Placebo effect can work as well as real medicine – but your body may need permission to use it (Phil Starks, April 21, 2026, The Conversation)
Placebo treatments tend to be more effective when delivered by credible authorities. Pills work better when prescribed by doctors wearing white coats. Expensive pills outperform cheap ones. Injections produce stronger responses than tablets.Some researchers have even removed the deception from placebo experiments entirely. In open-label placebo studies, patients are directly told they are receiving a placebo; and yet many still report significant improvement.

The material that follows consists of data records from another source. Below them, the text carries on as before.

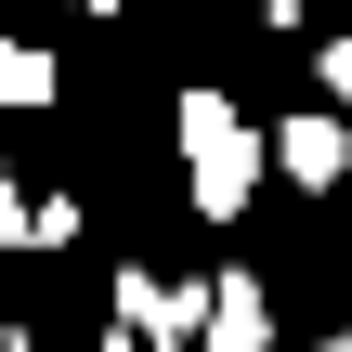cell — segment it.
I'll use <instances>...</instances> for the list:
<instances>
[{
    "mask_svg": "<svg viewBox=\"0 0 352 352\" xmlns=\"http://www.w3.org/2000/svg\"><path fill=\"white\" fill-rule=\"evenodd\" d=\"M170 131H183V183H196V209H209V222H235V209L261 196L274 144L235 118V91H183V104H170Z\"/></svg>",
    "mask_w": 352,
    "mask_h": 352,
    "instance_id": "obj_1",
    "label": "cell"
},
{
    "mask_svg": "<svg viewBox=\"0 0 352 352\" xmlns=\"http://www.w3.org/2000/svg\"><path fill=\"white\" fill-rule=\"evenodd\" d=\"M314 78H327V104L352 118V39H327V52H314Z\"/></svg>",
    "mask_w": 352,
    "mask_h": 352,
    "instance_id": "obj_5",
    "label": "cell"
},
{
    "mask_svg": "<svg viewBox=\"0 0 352 352\" xmlns=\"http://www.w3.org/2000/svg\"><path fill=\"white\" fill-rule=\"evenodd\" d=\"M314 352H352V327H340V340H314Z\"/></svg>",
    "mask_w": 352,
    "mask_h": 352,
    "instance_id": "obj_7",
    "label": "cell"
},
{
    "mask_svg": "<svg viewBox=\"0 0 352 352\" xmlns=\"http://www.w3.org/2000/svg\"><path fill=\"white\" fill-rule=\"evenodd\" d=\"M274 170H287V183H340L352 170V118L340 104H327V118H287V131H274Z\"/></svg>",
    "mask_w": 352,
    "mask_h": 352,
    "instance_id": "obj_3",
    "label": "cell"
},
{
    "mask_svg": "<svg viewBox=\"0 0 352 352\" xmlns=\"http://www.w3.org/2000/svg\"><path fill=\"white\" fill-rule=\"evenodd\" d=\"M0 248H26V196H13V170H0Z\"/></svg>",
    "mask_w": 352,
    "mask_h": 352,
    "instance_id": "obj_6",
    "label": "cell"
},
{
    "mask_svg": "<svg viewBox=\"0 0 352 352\" xmlns=\"http://www.w3.org/2000/svg\"><path fill=\"white\" fill-rule=\"evenodd\" d=\"M196 352H274V300H261V274H209V327Z\"/></svg>",
    "mask_w": 352,
    "mask_h": 352,
    "instance_id": "obj_2",
    "label": "cell"
},
{
    "mask_svg": "<svg viewBox=\"0 0 352 352\" xmlns=\"http://www.w3.org/2000/svg\"><path fill=\"white\" fill-rule=\"evenodd\" d=\"M52 91H65V65L26 52V39H0V104H52Z\"/></svg>",
    "mask_w": 352,
    "mask_h": 352,
    "instance_id": "obj_4",
    "label": "cell"
},
{
    "mask_svg": "<svg viewBox=\"0 0 352 352\" xmlns=\"http://www.w3.org/2000/svg\"><path fill=\"white\" fill-rule=\"evenodd\" d=\"M78 13H118V0H78Z\"/></svg>",
    "mask_w": 352,
    "mask_h": 352,
    "instance_id": "obj_8",
    "label": "cell"
}]
</instances>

But look more closely at how these studies are run. Patients are not simply handed a sugar pill and sent home. They receive an explanation from a clinician, in a medical setting, within a structured ritual of care: a context that may be doing much of the biological work.

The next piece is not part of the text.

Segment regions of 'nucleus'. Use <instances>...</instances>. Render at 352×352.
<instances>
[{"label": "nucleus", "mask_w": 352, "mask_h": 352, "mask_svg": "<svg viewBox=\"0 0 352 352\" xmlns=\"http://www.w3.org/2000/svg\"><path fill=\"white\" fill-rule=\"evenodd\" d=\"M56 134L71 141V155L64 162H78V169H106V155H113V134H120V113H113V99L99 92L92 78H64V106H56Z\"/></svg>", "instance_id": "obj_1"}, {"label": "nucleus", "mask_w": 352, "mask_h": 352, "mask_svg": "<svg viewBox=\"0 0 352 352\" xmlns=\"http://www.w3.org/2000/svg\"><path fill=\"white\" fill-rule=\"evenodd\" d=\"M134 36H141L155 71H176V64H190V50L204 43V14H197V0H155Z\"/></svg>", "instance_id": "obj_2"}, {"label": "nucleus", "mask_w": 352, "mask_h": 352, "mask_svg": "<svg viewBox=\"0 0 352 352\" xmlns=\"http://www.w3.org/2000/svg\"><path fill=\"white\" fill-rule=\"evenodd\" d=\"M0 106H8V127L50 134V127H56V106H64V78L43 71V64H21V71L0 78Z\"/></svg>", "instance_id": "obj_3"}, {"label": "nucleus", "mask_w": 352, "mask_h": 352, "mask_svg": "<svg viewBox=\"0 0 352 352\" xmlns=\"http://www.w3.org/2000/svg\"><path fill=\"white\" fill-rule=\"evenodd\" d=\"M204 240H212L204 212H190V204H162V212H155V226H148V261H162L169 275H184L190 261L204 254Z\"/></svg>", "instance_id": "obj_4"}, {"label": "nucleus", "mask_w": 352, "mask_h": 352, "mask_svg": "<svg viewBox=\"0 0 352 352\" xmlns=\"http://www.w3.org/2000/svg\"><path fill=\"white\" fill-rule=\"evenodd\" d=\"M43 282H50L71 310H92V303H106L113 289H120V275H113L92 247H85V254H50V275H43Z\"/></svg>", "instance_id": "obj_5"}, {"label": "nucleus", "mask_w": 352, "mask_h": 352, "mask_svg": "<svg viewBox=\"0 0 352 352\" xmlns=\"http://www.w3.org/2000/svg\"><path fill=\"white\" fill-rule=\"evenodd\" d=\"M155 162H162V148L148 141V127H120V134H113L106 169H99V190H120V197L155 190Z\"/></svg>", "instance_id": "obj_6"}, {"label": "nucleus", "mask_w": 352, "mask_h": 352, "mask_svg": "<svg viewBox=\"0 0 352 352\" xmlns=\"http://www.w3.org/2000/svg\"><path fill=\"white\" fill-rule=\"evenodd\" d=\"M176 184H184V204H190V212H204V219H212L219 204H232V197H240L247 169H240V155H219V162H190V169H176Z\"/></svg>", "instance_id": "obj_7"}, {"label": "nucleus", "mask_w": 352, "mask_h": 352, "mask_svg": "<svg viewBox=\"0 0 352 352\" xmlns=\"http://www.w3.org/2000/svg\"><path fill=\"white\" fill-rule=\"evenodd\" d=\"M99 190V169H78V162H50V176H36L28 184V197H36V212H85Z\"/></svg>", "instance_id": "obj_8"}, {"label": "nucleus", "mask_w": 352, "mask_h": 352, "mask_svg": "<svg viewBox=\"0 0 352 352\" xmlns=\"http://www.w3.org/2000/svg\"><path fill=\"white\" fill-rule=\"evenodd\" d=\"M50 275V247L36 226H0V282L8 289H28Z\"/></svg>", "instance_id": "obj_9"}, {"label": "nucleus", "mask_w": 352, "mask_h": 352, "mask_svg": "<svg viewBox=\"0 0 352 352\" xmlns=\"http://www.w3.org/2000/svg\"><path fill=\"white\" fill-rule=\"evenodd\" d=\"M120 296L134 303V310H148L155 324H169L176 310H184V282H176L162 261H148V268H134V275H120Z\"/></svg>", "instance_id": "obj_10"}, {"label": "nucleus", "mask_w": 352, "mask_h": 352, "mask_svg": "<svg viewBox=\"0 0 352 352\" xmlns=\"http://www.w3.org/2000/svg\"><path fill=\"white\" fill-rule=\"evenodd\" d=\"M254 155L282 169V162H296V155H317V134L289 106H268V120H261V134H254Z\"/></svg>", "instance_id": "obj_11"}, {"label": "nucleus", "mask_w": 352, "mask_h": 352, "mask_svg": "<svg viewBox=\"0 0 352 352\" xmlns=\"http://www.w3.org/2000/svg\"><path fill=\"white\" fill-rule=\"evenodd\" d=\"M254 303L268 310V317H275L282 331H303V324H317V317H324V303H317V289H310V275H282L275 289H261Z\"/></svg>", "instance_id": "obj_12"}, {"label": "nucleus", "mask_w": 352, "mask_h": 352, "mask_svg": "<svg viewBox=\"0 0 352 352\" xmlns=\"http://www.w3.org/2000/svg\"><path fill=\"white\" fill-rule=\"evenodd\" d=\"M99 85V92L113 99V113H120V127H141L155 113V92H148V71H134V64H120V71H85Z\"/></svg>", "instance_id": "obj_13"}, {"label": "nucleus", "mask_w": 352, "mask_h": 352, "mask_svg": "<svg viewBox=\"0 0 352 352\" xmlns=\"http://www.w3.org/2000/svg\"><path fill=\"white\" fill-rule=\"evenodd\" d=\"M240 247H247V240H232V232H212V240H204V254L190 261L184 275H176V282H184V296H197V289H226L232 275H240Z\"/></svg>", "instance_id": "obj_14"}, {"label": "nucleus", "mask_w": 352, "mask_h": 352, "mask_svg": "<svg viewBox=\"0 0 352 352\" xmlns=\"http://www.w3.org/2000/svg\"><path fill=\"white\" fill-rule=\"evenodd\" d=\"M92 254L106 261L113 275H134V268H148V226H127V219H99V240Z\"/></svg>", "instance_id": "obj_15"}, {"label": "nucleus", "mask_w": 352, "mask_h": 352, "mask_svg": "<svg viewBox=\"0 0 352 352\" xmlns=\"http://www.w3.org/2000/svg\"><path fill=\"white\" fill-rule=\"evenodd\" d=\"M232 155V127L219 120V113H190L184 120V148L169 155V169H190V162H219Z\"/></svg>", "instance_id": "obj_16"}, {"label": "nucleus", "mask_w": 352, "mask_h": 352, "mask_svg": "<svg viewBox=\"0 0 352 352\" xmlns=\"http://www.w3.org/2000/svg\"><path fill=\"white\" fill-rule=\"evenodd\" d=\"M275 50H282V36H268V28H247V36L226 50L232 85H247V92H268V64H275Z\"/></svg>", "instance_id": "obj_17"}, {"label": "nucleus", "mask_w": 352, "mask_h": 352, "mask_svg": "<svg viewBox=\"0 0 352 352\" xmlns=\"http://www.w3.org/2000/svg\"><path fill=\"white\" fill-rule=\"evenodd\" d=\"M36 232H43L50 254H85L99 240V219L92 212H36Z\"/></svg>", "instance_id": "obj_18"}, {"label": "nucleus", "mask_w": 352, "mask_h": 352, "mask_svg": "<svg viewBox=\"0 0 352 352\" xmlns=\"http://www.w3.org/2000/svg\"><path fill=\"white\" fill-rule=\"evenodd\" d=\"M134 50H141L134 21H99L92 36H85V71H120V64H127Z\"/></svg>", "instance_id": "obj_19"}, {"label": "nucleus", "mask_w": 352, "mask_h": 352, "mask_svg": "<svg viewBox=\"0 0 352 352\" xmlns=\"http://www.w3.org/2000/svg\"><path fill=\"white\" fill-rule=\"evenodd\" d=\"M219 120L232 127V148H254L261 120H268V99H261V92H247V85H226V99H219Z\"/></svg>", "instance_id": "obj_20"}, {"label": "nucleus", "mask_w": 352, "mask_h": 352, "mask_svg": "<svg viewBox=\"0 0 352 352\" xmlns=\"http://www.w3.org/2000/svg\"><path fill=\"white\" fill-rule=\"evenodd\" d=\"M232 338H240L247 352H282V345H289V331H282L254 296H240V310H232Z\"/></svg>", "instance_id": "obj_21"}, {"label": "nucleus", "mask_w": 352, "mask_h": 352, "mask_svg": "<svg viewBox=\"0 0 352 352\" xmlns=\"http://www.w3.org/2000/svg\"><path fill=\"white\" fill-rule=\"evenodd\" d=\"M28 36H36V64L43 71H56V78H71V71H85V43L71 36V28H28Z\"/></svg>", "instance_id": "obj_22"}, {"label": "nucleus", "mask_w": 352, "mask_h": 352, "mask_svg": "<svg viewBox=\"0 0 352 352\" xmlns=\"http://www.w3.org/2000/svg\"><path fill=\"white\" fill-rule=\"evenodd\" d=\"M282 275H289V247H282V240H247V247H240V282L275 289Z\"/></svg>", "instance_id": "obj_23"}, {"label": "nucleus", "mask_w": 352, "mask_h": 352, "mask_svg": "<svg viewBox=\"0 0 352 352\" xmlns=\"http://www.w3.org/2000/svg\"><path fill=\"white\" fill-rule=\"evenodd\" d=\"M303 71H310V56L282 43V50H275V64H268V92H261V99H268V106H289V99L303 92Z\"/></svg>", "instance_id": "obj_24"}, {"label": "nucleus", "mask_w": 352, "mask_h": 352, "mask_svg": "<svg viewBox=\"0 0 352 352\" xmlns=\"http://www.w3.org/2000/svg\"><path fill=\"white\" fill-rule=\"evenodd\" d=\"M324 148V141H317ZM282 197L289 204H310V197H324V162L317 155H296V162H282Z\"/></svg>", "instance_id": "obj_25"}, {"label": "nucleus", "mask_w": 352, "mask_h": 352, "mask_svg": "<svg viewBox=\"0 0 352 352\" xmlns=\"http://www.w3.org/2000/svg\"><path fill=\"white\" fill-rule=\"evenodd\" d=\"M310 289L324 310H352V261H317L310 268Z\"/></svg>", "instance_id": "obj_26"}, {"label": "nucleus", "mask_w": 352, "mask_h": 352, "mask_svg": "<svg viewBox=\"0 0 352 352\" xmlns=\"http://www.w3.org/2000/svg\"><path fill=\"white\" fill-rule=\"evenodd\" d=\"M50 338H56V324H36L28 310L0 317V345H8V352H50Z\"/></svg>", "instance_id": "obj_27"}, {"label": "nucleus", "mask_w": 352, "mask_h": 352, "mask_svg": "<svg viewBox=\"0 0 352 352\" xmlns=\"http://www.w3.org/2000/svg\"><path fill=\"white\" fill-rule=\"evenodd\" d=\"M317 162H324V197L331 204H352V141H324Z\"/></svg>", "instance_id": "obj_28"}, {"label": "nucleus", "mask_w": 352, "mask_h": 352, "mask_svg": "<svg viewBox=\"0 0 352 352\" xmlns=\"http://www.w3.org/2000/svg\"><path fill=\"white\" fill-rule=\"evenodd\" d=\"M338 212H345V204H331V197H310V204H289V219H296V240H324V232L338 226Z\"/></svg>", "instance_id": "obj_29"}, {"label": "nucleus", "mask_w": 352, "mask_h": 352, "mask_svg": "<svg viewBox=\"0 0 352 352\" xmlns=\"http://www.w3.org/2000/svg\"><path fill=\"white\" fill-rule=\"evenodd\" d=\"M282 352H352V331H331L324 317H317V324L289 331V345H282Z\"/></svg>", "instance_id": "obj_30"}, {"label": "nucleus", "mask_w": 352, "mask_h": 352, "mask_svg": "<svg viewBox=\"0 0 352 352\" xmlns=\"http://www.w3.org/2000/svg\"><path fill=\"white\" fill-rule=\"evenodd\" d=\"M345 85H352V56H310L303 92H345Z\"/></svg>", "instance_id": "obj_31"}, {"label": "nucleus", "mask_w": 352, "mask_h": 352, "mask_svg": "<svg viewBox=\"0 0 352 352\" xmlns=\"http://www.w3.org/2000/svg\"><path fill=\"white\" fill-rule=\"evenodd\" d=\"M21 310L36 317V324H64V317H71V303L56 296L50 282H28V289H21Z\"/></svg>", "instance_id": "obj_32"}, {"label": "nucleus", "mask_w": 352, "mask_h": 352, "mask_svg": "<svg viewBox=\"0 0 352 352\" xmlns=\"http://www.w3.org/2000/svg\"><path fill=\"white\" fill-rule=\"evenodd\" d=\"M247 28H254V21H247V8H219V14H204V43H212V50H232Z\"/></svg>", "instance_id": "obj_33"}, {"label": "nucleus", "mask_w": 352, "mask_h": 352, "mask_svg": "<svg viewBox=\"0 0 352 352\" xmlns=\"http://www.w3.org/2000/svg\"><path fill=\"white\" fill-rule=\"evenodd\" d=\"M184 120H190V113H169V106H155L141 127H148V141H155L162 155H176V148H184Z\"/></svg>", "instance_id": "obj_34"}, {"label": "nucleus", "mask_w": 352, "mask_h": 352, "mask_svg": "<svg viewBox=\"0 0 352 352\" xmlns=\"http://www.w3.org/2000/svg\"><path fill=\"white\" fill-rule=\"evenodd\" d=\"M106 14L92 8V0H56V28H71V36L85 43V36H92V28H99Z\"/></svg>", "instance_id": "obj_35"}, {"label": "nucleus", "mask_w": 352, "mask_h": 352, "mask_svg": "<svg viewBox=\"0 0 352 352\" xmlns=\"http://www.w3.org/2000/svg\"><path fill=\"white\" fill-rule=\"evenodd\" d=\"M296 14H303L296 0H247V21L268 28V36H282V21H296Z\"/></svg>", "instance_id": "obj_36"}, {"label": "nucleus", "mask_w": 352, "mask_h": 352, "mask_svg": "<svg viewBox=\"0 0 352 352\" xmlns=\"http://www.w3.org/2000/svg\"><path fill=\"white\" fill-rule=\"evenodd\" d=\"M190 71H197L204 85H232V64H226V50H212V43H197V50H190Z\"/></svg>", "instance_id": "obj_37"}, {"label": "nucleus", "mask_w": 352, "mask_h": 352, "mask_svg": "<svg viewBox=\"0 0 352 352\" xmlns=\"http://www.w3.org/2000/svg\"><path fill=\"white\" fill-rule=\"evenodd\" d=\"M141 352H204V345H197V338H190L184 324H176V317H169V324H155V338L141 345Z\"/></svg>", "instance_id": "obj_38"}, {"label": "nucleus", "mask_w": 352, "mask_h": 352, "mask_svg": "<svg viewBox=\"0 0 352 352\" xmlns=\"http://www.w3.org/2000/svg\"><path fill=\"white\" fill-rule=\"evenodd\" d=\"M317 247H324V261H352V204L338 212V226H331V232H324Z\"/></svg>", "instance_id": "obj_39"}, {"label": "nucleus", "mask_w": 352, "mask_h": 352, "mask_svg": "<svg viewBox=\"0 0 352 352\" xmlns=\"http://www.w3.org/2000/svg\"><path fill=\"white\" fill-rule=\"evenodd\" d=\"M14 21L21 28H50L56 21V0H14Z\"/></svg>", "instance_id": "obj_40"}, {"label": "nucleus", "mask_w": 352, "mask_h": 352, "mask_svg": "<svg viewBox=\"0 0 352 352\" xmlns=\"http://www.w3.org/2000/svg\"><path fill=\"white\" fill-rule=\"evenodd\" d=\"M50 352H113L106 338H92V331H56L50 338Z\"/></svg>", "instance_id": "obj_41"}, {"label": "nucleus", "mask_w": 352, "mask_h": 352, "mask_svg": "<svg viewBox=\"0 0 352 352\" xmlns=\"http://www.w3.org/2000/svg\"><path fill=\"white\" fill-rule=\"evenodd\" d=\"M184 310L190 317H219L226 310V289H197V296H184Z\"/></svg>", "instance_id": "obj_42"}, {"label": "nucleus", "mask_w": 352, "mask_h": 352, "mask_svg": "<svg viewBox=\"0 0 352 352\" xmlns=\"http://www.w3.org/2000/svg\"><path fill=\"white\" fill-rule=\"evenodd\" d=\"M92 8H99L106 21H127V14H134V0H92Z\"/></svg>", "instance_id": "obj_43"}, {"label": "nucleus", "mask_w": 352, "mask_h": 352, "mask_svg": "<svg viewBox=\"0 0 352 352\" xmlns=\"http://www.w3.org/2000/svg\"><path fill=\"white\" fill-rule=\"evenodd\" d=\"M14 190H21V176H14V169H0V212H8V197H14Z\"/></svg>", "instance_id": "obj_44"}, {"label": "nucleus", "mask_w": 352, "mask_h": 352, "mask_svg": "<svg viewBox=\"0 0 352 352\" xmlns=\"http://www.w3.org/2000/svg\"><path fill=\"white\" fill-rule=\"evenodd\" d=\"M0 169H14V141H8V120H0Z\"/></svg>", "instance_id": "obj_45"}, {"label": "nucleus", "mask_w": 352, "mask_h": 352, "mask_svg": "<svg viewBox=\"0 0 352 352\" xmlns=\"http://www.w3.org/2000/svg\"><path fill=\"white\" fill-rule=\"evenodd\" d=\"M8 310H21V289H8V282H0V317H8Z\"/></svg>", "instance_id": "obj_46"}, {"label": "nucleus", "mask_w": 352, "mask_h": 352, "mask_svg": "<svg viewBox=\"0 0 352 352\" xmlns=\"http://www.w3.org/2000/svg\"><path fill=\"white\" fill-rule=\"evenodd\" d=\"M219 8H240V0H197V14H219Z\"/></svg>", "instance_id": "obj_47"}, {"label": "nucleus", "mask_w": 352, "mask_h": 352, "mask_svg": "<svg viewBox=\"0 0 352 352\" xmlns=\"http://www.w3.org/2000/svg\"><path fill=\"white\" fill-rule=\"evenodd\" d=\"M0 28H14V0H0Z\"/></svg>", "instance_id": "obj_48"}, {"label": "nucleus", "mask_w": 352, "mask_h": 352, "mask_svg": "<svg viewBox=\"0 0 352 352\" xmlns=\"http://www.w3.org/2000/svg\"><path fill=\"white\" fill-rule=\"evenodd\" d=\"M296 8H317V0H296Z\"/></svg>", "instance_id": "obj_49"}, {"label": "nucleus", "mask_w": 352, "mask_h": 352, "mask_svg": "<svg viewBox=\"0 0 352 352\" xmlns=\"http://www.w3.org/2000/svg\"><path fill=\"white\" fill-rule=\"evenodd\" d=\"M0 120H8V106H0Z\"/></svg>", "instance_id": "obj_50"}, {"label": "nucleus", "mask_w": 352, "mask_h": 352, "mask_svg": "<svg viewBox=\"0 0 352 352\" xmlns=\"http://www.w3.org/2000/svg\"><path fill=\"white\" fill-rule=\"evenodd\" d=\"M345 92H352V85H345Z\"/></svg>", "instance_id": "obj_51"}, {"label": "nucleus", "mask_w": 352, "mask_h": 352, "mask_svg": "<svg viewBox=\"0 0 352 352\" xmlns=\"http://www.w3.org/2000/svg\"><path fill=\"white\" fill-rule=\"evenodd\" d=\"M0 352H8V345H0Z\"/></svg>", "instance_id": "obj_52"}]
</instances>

Even when the deception disappears, the social scaffolding remains. The permission to heal is still being granted by someone else.
The placebo effect is often framed as something happening inside an individual. But it does not operate in isolation.Consider what happens in veterinary medicine. Dogs and cats cannot believe a treatment they’re given will work; they have no concept of receiving medication. Yet when owners and vets believe an animal is being treated, they consistently report improvements in pain and mobility that medical tests do not confirm.
In one study of dogs with osteoarthritis, owners reported improvement roughly 57% of the time for animals receiving only a placebo.